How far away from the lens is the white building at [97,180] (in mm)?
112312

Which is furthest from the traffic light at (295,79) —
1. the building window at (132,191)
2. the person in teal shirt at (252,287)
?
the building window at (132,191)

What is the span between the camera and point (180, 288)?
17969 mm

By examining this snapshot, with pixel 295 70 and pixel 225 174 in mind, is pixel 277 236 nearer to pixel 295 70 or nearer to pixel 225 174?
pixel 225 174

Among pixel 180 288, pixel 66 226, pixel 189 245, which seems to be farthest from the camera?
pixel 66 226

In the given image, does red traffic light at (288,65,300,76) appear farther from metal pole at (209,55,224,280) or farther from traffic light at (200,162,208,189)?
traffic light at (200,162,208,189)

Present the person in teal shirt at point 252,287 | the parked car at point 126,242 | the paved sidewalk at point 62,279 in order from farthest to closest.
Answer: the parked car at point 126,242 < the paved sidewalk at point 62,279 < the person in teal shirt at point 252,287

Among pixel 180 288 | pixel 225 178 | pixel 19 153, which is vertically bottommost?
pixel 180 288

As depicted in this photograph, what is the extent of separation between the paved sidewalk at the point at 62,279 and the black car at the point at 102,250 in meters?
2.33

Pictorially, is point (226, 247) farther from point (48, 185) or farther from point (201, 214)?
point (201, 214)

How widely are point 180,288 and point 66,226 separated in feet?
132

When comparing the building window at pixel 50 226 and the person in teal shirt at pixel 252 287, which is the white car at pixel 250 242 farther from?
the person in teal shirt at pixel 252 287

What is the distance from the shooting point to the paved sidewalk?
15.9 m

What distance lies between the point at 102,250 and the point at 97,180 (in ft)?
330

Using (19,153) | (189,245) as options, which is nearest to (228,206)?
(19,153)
▬▬▬
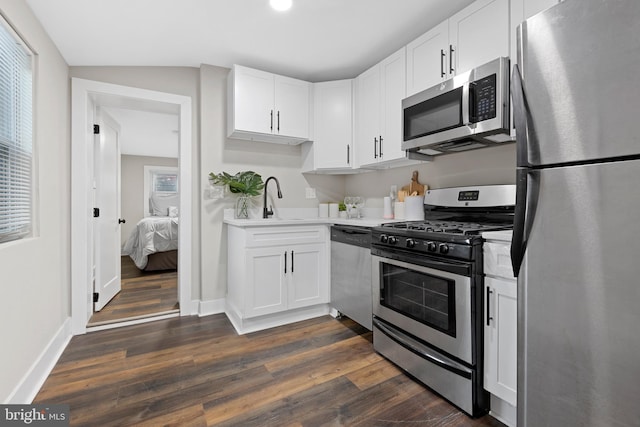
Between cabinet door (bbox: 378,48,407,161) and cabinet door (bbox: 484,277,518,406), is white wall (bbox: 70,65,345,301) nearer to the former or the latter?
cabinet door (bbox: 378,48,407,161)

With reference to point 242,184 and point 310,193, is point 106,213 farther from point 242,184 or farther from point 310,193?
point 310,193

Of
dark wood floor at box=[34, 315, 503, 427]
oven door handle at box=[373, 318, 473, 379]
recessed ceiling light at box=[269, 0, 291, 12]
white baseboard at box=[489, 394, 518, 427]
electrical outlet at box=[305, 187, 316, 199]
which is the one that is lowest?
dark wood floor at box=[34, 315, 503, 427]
▬▬▬
Which lines in the material above contain the word "camera"? Pick out each one and copy it in full.

What is the span between the camera and point (180, 288)?
Among pixel 180 288, pixel 66 226, pixel 189 245, which seems to be farthest from the camera?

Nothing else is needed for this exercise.